■ **Data to process**:
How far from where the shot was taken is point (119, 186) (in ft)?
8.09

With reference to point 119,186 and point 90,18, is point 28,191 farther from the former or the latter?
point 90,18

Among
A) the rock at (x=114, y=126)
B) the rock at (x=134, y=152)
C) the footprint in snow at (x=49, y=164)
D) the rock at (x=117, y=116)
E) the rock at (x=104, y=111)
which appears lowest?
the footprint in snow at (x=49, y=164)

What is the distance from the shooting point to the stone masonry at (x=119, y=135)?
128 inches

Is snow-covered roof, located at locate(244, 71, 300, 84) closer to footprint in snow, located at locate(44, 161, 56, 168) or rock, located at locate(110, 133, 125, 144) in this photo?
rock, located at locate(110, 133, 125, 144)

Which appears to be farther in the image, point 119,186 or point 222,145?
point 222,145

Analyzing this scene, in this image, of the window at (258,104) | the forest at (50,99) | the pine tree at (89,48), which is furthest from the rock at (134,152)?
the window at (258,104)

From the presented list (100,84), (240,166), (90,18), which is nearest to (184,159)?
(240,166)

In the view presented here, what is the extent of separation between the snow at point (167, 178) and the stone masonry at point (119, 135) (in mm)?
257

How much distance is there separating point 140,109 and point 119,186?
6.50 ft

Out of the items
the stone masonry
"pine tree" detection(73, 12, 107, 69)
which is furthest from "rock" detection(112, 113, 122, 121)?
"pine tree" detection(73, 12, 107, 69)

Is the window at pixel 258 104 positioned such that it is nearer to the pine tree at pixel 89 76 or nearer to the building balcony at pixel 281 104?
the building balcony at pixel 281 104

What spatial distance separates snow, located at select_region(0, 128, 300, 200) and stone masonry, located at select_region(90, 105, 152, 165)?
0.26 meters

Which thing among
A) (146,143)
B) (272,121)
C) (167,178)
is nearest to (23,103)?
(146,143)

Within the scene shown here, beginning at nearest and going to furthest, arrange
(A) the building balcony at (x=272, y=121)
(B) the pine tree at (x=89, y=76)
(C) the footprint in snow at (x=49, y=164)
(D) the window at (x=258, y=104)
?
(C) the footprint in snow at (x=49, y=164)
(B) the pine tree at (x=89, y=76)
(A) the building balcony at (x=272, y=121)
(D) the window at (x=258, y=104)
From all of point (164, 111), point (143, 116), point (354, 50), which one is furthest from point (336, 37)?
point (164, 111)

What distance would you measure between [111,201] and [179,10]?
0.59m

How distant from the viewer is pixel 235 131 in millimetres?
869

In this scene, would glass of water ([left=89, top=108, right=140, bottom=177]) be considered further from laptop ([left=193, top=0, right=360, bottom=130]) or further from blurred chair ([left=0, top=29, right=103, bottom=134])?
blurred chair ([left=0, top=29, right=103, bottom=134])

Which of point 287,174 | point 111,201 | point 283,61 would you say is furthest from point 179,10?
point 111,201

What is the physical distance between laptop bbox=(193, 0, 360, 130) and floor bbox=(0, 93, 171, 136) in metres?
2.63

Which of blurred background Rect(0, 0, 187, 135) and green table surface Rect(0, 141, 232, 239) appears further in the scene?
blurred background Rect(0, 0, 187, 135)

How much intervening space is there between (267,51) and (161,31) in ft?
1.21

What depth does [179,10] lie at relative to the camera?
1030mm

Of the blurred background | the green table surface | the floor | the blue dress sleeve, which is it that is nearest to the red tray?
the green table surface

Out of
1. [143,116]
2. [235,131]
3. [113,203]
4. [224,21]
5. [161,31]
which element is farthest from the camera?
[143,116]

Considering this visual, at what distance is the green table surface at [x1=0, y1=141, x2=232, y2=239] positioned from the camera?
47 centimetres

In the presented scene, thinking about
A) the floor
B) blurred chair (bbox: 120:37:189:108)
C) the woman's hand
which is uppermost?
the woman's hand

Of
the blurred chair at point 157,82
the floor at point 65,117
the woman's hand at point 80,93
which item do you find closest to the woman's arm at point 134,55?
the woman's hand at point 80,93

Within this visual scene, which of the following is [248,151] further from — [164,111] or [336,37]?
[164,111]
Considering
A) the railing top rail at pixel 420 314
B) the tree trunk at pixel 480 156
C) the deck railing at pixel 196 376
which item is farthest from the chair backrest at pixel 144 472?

■ **Given exercise**:
Copy the rows again, starting at the line that contains "What distance would" and stopping after the line that contains "47 centimetres". Change every "laptop" to "notebook computer" and leave everything else as it is.

■ **The completed task**:
What distance would you measure between [111,201] and [179,10]?
0.59m

How distant from the viewer is pixel 235 131 in millimetres?
869

In this scene, would glass of water ([left=89, top=108, right=140, bottom=177]) be considered further from notebook computer ([left=193, top=0, right=360, bottom=130]) or further from blurred chair ([left=0, top=29, right=103, bottom=134])?
blurred chair ([left=0, top=29, right=103, bottom=134])

Which of point 287,174 | point 111,201 | point 283,61 would you say is furthest from point 179,10?
point 111,201

What is the physical distance between notebook computer bbox=(193, 0, 360, 130) and floor bbox=(0, 93, 171, 136) in metres?
2.63

Which of blurred background Rect(0, 0, 187, 135) and green table surface Rect(0, 141, 232, 239) appears further in the scene?
blurred background Rect(0, 0, 187, 135)

How much intervening space is there between (267,51) and (161,31) in ft?
1.21

What depth does [179,10] lie at relative to the camera?
1030mm

Of the blurred background | the green table surface | the floor | the blue dress sleeve, which is it that is nearest to the red tray?
the green table surface

Out of
1. [143,116]
2. [235,131]
3. [113,203]
4. [224,21]
5. [161,31]
which element is farthest from the camera?
[143,116]

Considering this visual, at what distance is the green table surface at [x1=0, y1=141, x2=232, y2=239] positioned from the camera?
47 centimetres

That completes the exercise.